Los almacenes del perímetro central, los caramancheles descritos y hasta los caminantes con sus pequeños charoles en equilibrio sobre la cabeza, observaban el código de buena conducta que norma y ampara la convivenciade toda sociedad civilizada. Más, creo que fueron los "sencilleros", quienes se llevaron las palmas en el ejercicio de un estilo comercial dentro del cual, la gentileza, el esfuerzo diario y la virtud del ahorro, fueron sólidas bases sobre las que muchos de ellos supieron levantar grandes fortunas.
¿Quiénes eran?
Por lo regular, inmigrantes recién llegados de origen árabe y judío que, deseosos de superar sus angustias económicas, emocionales y culturales, ajenos a los prejuicios del medio, se abrían paso, ayudados por otros paisanos con mayor tiempo de permanencia o por nacionales que les facilitaban el crédito, concediéndoles mercadería de importación, para la venta al detal.
Los árabes que se establecieron al finalizar el siglo XIX, tenían buenos almacenes de tejidos importados y en tales menesteres instruían a su gente. Entonces, con los cortes de tela al hombro, una vara de madera en la mano derecha y la pieza elegida como bandera abierta sobre el pecho, el sencillero se lanzaba a conquistar el puerto.
-A la bobelina barata, al fino cosibir.
-Combra barato. Combra siniorita.
-¡Ey!...Chss... Chss... ¡Sencillero!... ¡Suba!
Y sudando en invierno y verano, el sencillero caminaba de punta a punta la ciudad. Subía para entablar el negocio a crédito con las amas de casa, las empleadas domésticas, las costureras a quienes dejaban mercadería de buena calidad a precio recargadito, aunque con la ventaja del crédito sin garante, que se cubría en cómodas cuotas diarias, semanales, quincenales o mensuales, según lo convenido por él en su lengua mocha, lloriqueando que con tanta rebaja -el bobre baisano bierde blata- y la cliente, defendiendo sus ahorros.

-=-=-=-=-

Objetivo del ejercicio
Transcribe al pie de la letra un pasaje del fragmento sobre los sencilleros. Empieza en las palabras que contienen "-Combra barato. Combra" y detente después de "defendiendo sus ahorros.".

Datos proporcionados
-=-=-=-=-

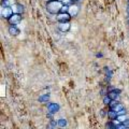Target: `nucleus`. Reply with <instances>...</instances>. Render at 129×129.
<instances>
[{"instance_id": "obj_1", "label": "nucleus", "mask_w": 129, "mask_h": 129, "mask_svg": "<svg viewBox=\"0 0 129 129\" xmlns=\"http://www.w3.org/2000/svg\"><path fill=\"white\" fill-rule=\"evenodd\" d=\"M63 6V2L61 0H48L46 2V11L50 14H56L57 15L61 8Z\"/></svg>"}, {"instance_id": "obj_2", "label": "nucleus", "mask_w": 129, "mask_h": 129, "mask_svg": "<svg viewBox=\"0 0 129 129\" xmlns=\"http://www.w3.org/2000/svg\"><path fill=\"white\" fill-rule=\"evenodd\" d=\"M13 13L14 12H13L12 7H1V17L2 18L9 19Z\"/></svg>"}, {"instance_id": "obj_3", "label": "nucleus", "mask_w": 129, "mask_h": 129, "mask_svg": "<svg viewBox=\"0 0 129 129\" xmlns=\"http://www.w3.org/2000/svg\"><path fill=\"white\" fill-rule=\"evenodd\" d=\"M56 18H57L58 23H63V22H70L72 16L69 14V12H66V13L60 12V13H58L57 15H56Z\"/></svg>"}, {"instance_id": "obj_4", "label": "nucleus", "mask_w": 129, "mask_h": 129, "mask_svg": "<svg viewBox=\"0 0 129 129\" xmlns=\"http://www.w3.org/2000/svg\"><path fill=\"white\" fill-rule=\"evenodd\" d=\"M22 14L19 13H13L12 14L11 17L8 19V22H9L10 25H17V24L22 21Z\"/></svg>"}, {"instance_id": "obj_5", "label": "nucleus", "mask_w": 129, "mask_h": 129, "mask_svg": "<svg viewBox=\"0 0 129 129\" xmlns=\"http://www.w3.org/2000/svg\"><path fill=\"white\" fill-rule=\"evenodd\" d=\"M79 12H80V6L76 5L75 2L71 3L69 6V14L72 16V17H75V16L79 14Z\"/></svg>"}, {"instance_id": "obj_6", "label": "nucleus", "mask_w": 129, "mask_h": 129, "mask_svg": "<svg viewBox=\"0 0 129 129\" xmlns=\"http://www.w3.org/2000/svg\"><path fill=\"white\" fill-rule=\"evenodd\" d=\"M59 109H60V106L56 102H50L47 104V111H48V113H51V114L57 113L59 111Z\"/></svg>"}, {"instance_id": "obj_7", "label": "nucleus", "mask_w": 129, "mask_h": 129, "mask_svg": "<svg viewBox=\"0 0 129 129\" xmlns=\"http://www.w3.org/2000/svg\"><path fill=\"white\" fill-rule=\"evenodd\" d=\"M57 27L61 32H68L70 30L71 25H70V22H63V23H58Z\"/></svg>"}, {"instance_id": "obj_8", "label": "nucleus", "mask_w": 129, "mask_h": 129, "mask_svg": "<svg viewBox=\"0 0 129 129\" xmlns=\"http://www.w3.org/2000/svg\"><path fill=\"white\" fill-rule=\"evenodd\" d=\"M119 94H120V90L119 89H115V88L108 91V96L110 97L112 100H117L119 98Z\"/></svg>"}, {"instance_id": "obj_9", "label": "nucleus", "mask_w": 129, "mask_h": 129, "mask_svg": "<svg viewBox=\"0 0 129 129\" xmlns=\"http://www.w3.org/2000/svg\"><path fill=\"white\" fill-rule=\"evenodd\" d=\"M12 9H13L14 13H19V14L24 13V6L19 5V3H15V5H13L12 6Z\"/></svg>"}, {"instance_id": "obj_10", "label": "nucleus", "mask_w": 129, "mask_h": 129, "mask_svg": "<svg viewBox=\"0 0 129 129\" xmlns=\"http://www.w3.org/2000/svg\"><path fill=\"white\" fill-rule=\"evenodd\" d=\"M8 30H9V34H10L11 36H14V37L18 36V35H19V32H21V31H19V29H18V28L16 27L15 25H11Z\"/></svg>"}, {"instance_id": "obj_11", "label": "nucleus", "mask_w": 129, "mask_h": 129, "mask_svg": "<svg viewBox=\"0 0 129 129\" xmlns=\"http://www.w3.org/2000/svg\"><path fill=\"white\" fill-rule=\"evenodd\" d=\"M38 101L41 102V103H47L50 101V95L48 94H44V95H41L38 98Z\"/></svg>"}, {"instance_id": "obj_12", "label": "nucleus", "mask_w": 129, "mask_h": 129, "mask_svg": "<svg viewBox=\"0 0 129 129\" xmlns=\"http://www.w3.org/2000/svg\"><path fill=\"white\" fill-rule=\"evenodd\" d=\"M108 117L110 119H115L116 117H117V112H115L114 110L110 109V110L108 111Z\"/></svg>"}, {"instance_id": "obj_13", "label": "nucleus", "mask_w": 129, "mask_h": 129, "mask_svg": "<svg viewBox=\"0 0 129 129\" xmlns=\"http://www.w3.org/2000/svg\"><path fill=\"white\" fill-rule=\"evenodd\" d=\"M111 109H112V110H114L115 112H119L120 110H123V109H124V106H123V103L117 102V103H116L114 107L111 108Z\"/></svg>"}, {"instance_id": "obj_14", "label": "nucleus", "mask_w": 129, "mask_h": 129, "mask_svg": "<svg viewBox=\"0 0 129 129\" xmlns=\"http://www.w3.org/2000/svg\"><path fill=\"white\" fill-rule=\"evenodd\" d=\"M67 125H68V122H67L66 118H60V119H58V127L63 128V127H66Z\"/></svg>"}, {"instance_id": "obj_15", "label": "nucleus", "mask_w": 129, "mask_h": 129, "mask_svg": "<svg viewBox=\"0 0 129 129\" xmlns=\"http://www.w3.org/2000/svg\"><path fill=\"white\" fill-rule=\"evenodd\" d=\"M57 126H58V120H55V119L50 120V124H48V127L50 128H56Z\"/></svg>"}, {"instance_id": "obj_16", "label": "nucleus", "mask_w": 129, "mask_h": 129, "mask_svg": "<svg viewBox=\"0 0 129 129\" xmlns=\"http://www.w3.org/2000/svg\"><path fill=\"white\" fill-rule=\"evenodd\" d=\"M116 119L119 120L120 123H124L125 120H127V119H128V117H127V115H126V114H122V115H117Z\"/></svg>"}, {"instance_id": "obj_17", "label": "nucleus", "mask_w": 129, "mask_h": 129, "mask_svg": "<svg viewBox=\"0 0 129 129\" xmlns=\"http://www.w3.org/2000/svg\"><path fill=\"white\" fill-rule=\"evenodd\" d=\"M112 101V99L109 97L108 95H106V96H103V103L106 104V106H109L110 104V102Z\"/></svg>"}, {"instance_id": "obj_18", "label": "nucleus", "mask_w": 129, "mask_h": 129, "mask_svg": "<svg viewBox=\"0 0 129 129\" xmlns=\"http://www.w3.org/2000/svg\"><path fill=\"white\" fill-rule=\"evenodd\" d=\"M106 126H107V128L117 129V126H116V125H115L114 123H113V120H112V119H111V120H110V122H109V123H107V125H106Z\"/></svg>"}, {"instance_id": "obj_19", "label": "nucleus", "mask_w": 129, "mask_h": 129, "mask_svg": "<svg viewBox=\"0 0 129 129\" xmlns=\"http://www.w3.org/2000/svg\"><path fill=\"white\" fill-rule=\"evenodd\" d=\"M60 12H62V13H66V12H69V6L68 5H63L61 10H60ZM59 12V13H60Z\"/></svg>"}, {"instance_id": "obj_20", "label": "nucleus", "mask_w": 129, "mask_h": 129, "mask_svg": "<svg viewBox=\"0 0 129 129\" xmlns=\"http://www.w3.org/2000/svg\"><path fill=\"white\" fill-rule=\"evenodd\" d=\"M1 7H10V3L7 0H2L1 1Z\"/></svg>"}, {"instance_id": "obj_21", "label": "nucleus", "mask_w": 129, "mask_h": 129, "mask_svg": "<svg viewBox=\"0 0 129 129\" xmlns=\"http://www.w3.org/2000/svg\"><path fill=\"white\" fill-rule=\"evenodd\" d=\"M97 57H102V54H97Z\"/></svg>"}, {"instance_id": "obj_22", "label": "nucleus", "mask_w": 129, "mask_h": 129, "mask_svg": "<svg viewBox=\"0 0 129 129\" xmlns=\"http://www.w3.org/2000/svg\"><path fill=\"white\" fill-rule=\"evenodd\" d=\"M71 1H72V2H79L80 0H71Z\"/></svg>"}, {"instance_id": "obj_23", "label": "nucleus", "mask_w": 129, "mask_h": 129, "mask_svg": "<svg viewBox=\"0 0 129 129\" xmlns=\"http://www.w3.org/2000/svg\"><path fill=\"white\" fill-rule=\"evenodd\" d=\"M127 13H128V15H129V6H128V9H127Z\"/></svg>"}, {"instance_id": "obj_24", "label": "nucleus", "mask_w": 129, "mask_h": 129, "mask_svg": "<svg viewBox=\"0 0 129 129\" xmlns=\"http://www.w3.org/2000/svg\"><path fill=\"white\" fill-rule=\"evenodd\" d=\"M127 22H128V24H129V16H128V19H127Z\"/></svg>"}, {"instance_id": "obj_25", "label": "nucleus", "mask_w": 129, "mask_h": 129, "mask_svg": "<svg viewBox=\"0 0 129 129\" xmlns=\"http://www.w3.org/2000/svg\"><path fill=\"white\" fill-rule=\"evenodd\" d=\"M127 1H128V6H129V0H127Z\"/></svg>"}]
</instances>
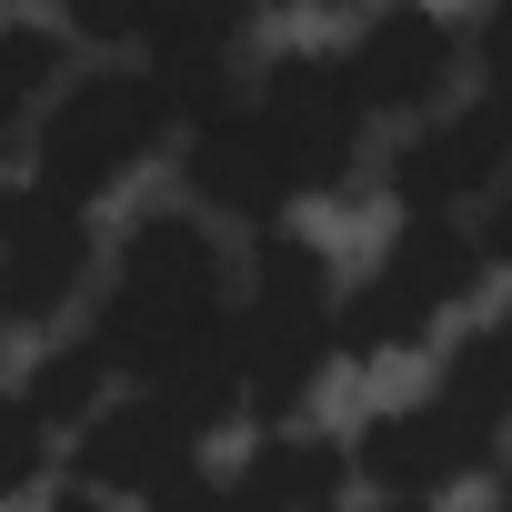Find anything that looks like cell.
<instances>
[{
    "label": "cell",
    "instance_id": "obj_20",
    "mask_svg": "<svg viewBox=\"0 0 512 512\" xmlns=\"http://www.w3.org/2000/svg\"><path fill=\"white\" fill-rule=\"evenodd\" d=\"M272 11H332V0H272Z\"/></svg>",
    "mask_w": 512,
    "mask_h": 512
},
{
    "label": "cell",
    "instance_id": "obj_12",
    "mask_svg": "<svg viewBox=\"0 0 512 512\" xmlns=\"http://www.w3.org/2000/svg\"><path fill=\"white\" fill-rule=\"evenodd\" d=\"M352 442H322V432H272L251 442V462L221 482L231 512H352Z\"/></svg>",
    "mask_w": 512,
    "mask_h": 512
},
{
    "label": "cell",
    "instance_id": "obj_6",
    "mask_svg": "<svg viewBox=\"0 0 512 512\" xmlns=\"http://www.w3.org/2000/svg\"><path fill=\"white\" fill-rule=\"evenodd\" d=\"M251 11H262V0H61V41L131 51L191 121H211L241 91Z\"/></svg>",
    "mask_w": 512,
    "mask_h": 512
},
{
    "label": "cell",
    "instance_id": "obj_16",
    "mask_svg": "<svg viewBox=\"0 0 512 512\" xmlns=\"http://www.w3.org/2000/svg\"><path fill=\"white\" fill-rule=\"evenodd\" d=\"M71 442L31 412V392H0V502H21V492H41L51 482V462H61Z\"/></svg>",
    "mask_w": 512,
    "mask_h": 512
},
{
    "label": "cell",
    "instance_id": "obj_1",
    "mask_svg": "<svg viewBox=\"0 0 512 512\" xmlns=\"http://www.w3.org/2000/svg\"><path fill=\"white\" fill-rule=\"evenodd\" d=\"M231 322H241V272L211 241V221L201 211H151L111 251L91 352L111 362L121 392H171L221 432V422H251L241 372H231Z\"/></svg>",
    "mask_w": 512,
    "mask_h": 512
},
{
    "label": "cell",
    "instance_id": "obj_21",
    "mask_svg": "<svg viewBox=\"0 0 512 512\" xmlns=\"http://www.w3.org/2000/svg\"><path fill=\"white\" fill-rule=\"evenodd\" d=\"M11 201H21V191H0V231H11Z\"/></svg>",
    "mask_w": 512,
    "mask_h": 512
},
{
    "label": "cell",
    "instance_id": "obj_14",
    "mask_svg": "<svg viewBox=\"0 0 512 512\" xmlns=\"http://www.w3.org/2000/svg\"><path fill=\"white\" fill-rule=\"evenodd\" d=\"M61 31H31V21H0V131H31L61 91Z\"/></svg>",
    "mask_w": 512,
    "mask_h": 512
},
{
    "label": "cell",
    "instance_id": "obj_2",
    "mask_svg": "<svg viewBox=\"0 0 512 512\" xmlns=\"http://www.w3.org/2000/svg\"><path fill=\"white\" fill-rule=\"evenodd\" d=\"M362 131H372V111H362L342 51H292L262 81H241L211 121H191V141H181L191 211L282 231L292 201H322V191L352 181Z\"/></svg>",
    "mask_w": 512,
    "mask_h": 512
},
{
    "label": "cell",
    "instance_id": "obj_22",
    "mask_svg": "<svg viewBox=\"0 0 512 512\" xmlns=\"http://www.w3.org/2000/svg\"><path fill=\"white\" fill-rule=\"evenodd\" d=\"M492 512H512V472H502V502H492Z\"/></svg>",
    "mask_w": 512,
    "mask_h": 512
},
{
    "label": "cell",
    "instance_id": "obj_3",
    "mask_svg": "<svg viewBox=\"0 0 512 512\" xmlns=\"http://www.w3.org/2000/svg\"><path fill=\"white\" fill-rule=\"evenodd\" d=\"M342 362V282L322 262V241L302 231H251L241 262V322H231V372L251 422H292L302 392Z\"/></svg>",
    "mask_w": 512,
    "mask_h": 512
},
{
    "label": "cell",
    "instance_id": "obj_7",
    "mask_svg": "<svg viewBox=\"0 0 512 512\" xmlns=\"http://www.w3.org/2000/svg\"><path fill=\"white\" fill-rule=\"evenodd\" d=\"M201 442H211V422L191 412V402H171V392H111L81 432H71V482L81 492H101V502H121V512H141V502H161L171 482H191L201 472Z\"/></svg>",
    "mask_w": 512,
    "mask_h": 512
},
{
    "label": "cell",
    "instance_id": "obj_8",
    "mask_svg": "<svg viewBox=\"0 0 512 512\" xmlns=\"http://www.w3.org/2000/svg\"><path fill=\"white\" fill-rule=\"evenodd\" d=\"M492 462H502V432H482V422L452 412L442 392L372 412L362 442H352V472H362L372 492H392V502H442L452 482H472V472H492Z\"/></svg>",
    "mask_w": 512,
    "mask_h": 512
},
{
    "label": "cell",
    "instance_id": "obj_9",
    "mask_svg": "<svg viewBox=\"0 0 512 512\" xmlns=\"http://www.w3.org/2000/svg\"><path fill=\"white\" fill-rule=\"evenodd\" d=\"M512 181V91H472L462 111H432L392 151V201L402 211H462Z\"/></svg>",
    "mask_w": 512,
    "mask_h": 512
},
{
    "label": "cell",
    "instance_id": "obj_11",
    "mask_svg": "<svg viewBox=\"0 0 512 512\" xmlns=\"http://www.w3.org/2000/svg\"><path fill=\"white\" fill-rule=\"evenodd\" d=\"M81 292H91V211H71L51 191H21L11 231H0V322L51 332Z\"/></svg>",
    "mask_w": 512,
    "mask_h": 512
},
{
    "label": "cell",
    "instance_id": "obj_5",
    "mask_svg": "<svg viewBox=\"0 0 512 512\" xmlns=\"http://www.w3.org/2000/svg\"><path fill=\"white\" fill-rule=\"evenodd\" d=\"M482 231H462V211H402L392 241L372 251V272L342 292V362H392L422 352L452 312H472L482 292Z\"/></svg>",
    "mask_w": 512,
    "mask_h": 512
},
{
    "label": "cell",
    "instance_id": "obj_19",
    "mask_svg": "<svg viewBox=\"0 0 512 512\" xmlns=\"http://www.w3.org/2000/svg\"><path fill=\"white\" fill-rule=\"evenodd\" d=\"M372 512H432V502H392V492H372Z\"/></svg>",
    "mask_w": 512,
    "mask_h": 512
},
{
    "label": "cell",
    "instance_id": "obj_15",
    "mask_svg": "<svg viewBox=\"0 0 512 512\" xmlns=\"http://www.w3.org/2000/svg\"><path fill=\"white\" fill-rule=\"evenodd\" d=\"M21 392H31V412H41V422H51V432L71 442V432H81V422H91V412H101V402H111L121 382H111V362H101L91 342H71V352H51V362H41V372L21 382Z\"/></svg>",
    "mask_w": 512,
    "mask_h": 512
},
{
    "label": "cell",
    "instance_id": "obj_4",
    "mask_svg": "<svg viewBox=\"0 0 512 512\" xmlns=\"http://www.w3.org/2000/svg\"><path fill=\"white\" fill-rule=\"evenodd\" d=\"M171 131H191V111H181L141 61H121V71H81V81H61L51 111L31 121V191L91 211V201H111L141 161H161Z\"/></svg>",
    "mask_w": 512,
    "mask_h": 512
},
{
    "label": "cell",
    "instance_id": "obj_10",
    "mask_svg": "<svg viewBox=\"0 0 512 512\" xmlns=\"http://www.w3.org/2000/svg\"><path fill=\"white\" fill-rule=\"evenodd\" d=\"M462 61H472V41H462L442 11H422V0H382V11L342 41V71H352V91H362L372 121H382V111H422V121H432Z\"/></svg>",
    "mask_w": 512,
    "mask_h": 512
},
{
    "label": "cell",
    "instance_id": "obj_13",
    "mask_svg": "<svg viewBox=\"0 0 512 512\" xmlns=\"http://www.w3.org/2000/svg\"><path fill=\"white\" fill-rule=\"evenodd\" d=\"M432 392H442L452 412H472L482 432H512V312H502V322H472V332L452 342V362L432 372Z\"/></svg>",
    "mask_w": 512,
    "mask_h": 512
},
{
    "label": "cell",
    "instance_id": "obj_18",
    "mask_svg": "<svg viewBox=\"0 0 512 512\" xmlns=\"http://www.w3.org/2000/svg\"><path fill=\"white\" fill-rule=\"evenodd\" d=\"M482 262H492V272L512 262V181H502V191L482 201Z\"/></svg>",
    "mask_w": 512,
    "mask_h": 512
},
{
    "label": "cell",
    "instance_id": "obj_17",
    "mask_svg": "<svg viewBox=\"0 0 512 512\" xmlns=\"http://www.w3.org/2000/svg\"><path fill=\"white\" fill-rule=\"evenodd\" d=\"M472 71H482V91H512V0H492V11H482V31H472Z\"/></svg>",
    "mask_w": 512,
    "mask_h": 512
}]
</instances>
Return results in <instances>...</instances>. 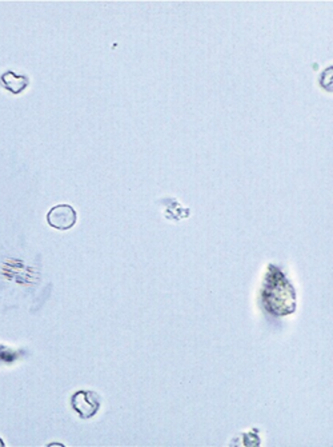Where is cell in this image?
Returning a JSON list of instances; mask_svg holds the SVG:
<instances>
[{
	"instance_id": "obj_1",
	"label": "cell",
	"mask_w": 333,
	"mask_h": 447,
	"mask_svg": "<svg viewBox=\"0 0 333 447\" xmlns=\"http://www.w3.org/2000/svg\"><path fill=\"white\" fill-rule=\"evenodd\" d=\"M261 298L269 313L285 316L295 311V291L285 276L276 268H270V274L266 279Z\"/></svg>"
},
{
	"instance_id": "obj_2",
	"label": "cell",
	"mask_w": 333,
	"mask_h": 447,
	"mask_svg": "<svg viewBox=\"0 0 333 447\" xmlns=\"http://www.w3.org/2000/svg\"><path fill=\"white\" fill-rule=\"evenodd\" d=\"M71 406L81 420H90L100 408V396L95 391L79 390L71 398Z\"/></svg>"
},
{
	"instance_id": "obj_3",
	"label": "cell",
	"mask_w": 333,
	"mask_h": 447,
	"mask_svg": "<svg viewBox=\"0 0 333 447\" xmlns=\"http://www.w3.org/2000/svg\"><path fill=\"white\" fill-rule=\"evenodd\" d=\"M77 214L75 209L70 205H58L52 207L47 214L48 224L60 231L72 228L77 224Z\"/></svg>"
},
{
	"instance_id": "obj_4",
	"label": "cell",
	"mask_w": 333,
	"mask_h": 447,
	"mask_svg": "<svg viewBox=\"0 0 333 447\" xmlns=\"http://www.w3.org/2000/svg\"><path fill=\"white\" fill-rule=\"evenodd\" d=\"M0 83L4 90L11 92L13 95H19L30 86V78L27 75H18L13 71H6L0 77Z\"/></svg>"
},
{
	"instance_id": "obj_5",
	"label": "cell",
	"mask_w": 333,
	"mask_h": 447,
	"mask_svg": "<svg viewBox=\"0 0 333 447\" xmlns=\"http://www.w3.org/2000/svg\"><path fill=\"white\" fill-rule=\"evenodd\" d=\"M23 356L22 350H13L11 347L0 343V365H13Z\"/></svg>"
},
{
	"instance_id": "obj_6",
	"label": "cell",
	"mask_w": 333,
	"mask_h": 447,
	"mask_svg": "<svg viewBox=\"0 0 333 447\" xmlns=\"http://www.w3.org/2000/svg\"><path fill=\"white\" fill-rule=\"evenodd\" d=\"M0 446H1V447L6 446V445H4V443H3V441H1V439H0Z\"/></svg>"
}]
</instances>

-=-=-=-=-

Respuesta del ejercicio
-Combra barato. Combra siniorita.
-¡Ey!...Chss... Chss... ¡Sencillero!... ¡Suba!
Y sudando en invierno y verano, el sencillero caminaba de punta a punta la ciudad. Subía para entablar el negocio a crédito con las amas de casa, las empleadas domésticas, las costureras a quienes dejaban mercadería de buena calidad a precio recargadito, aunque con la ventaja del crédito sin garante, que se cubría en cómodas cuotas diarias, semanales, quincenales o mensuales, según lo convenido por él en su lengua mocha, lloriqueando que con tanta rebaja -el bobre baisano bierde blata- y la cliente, defendiendo sus ahorros.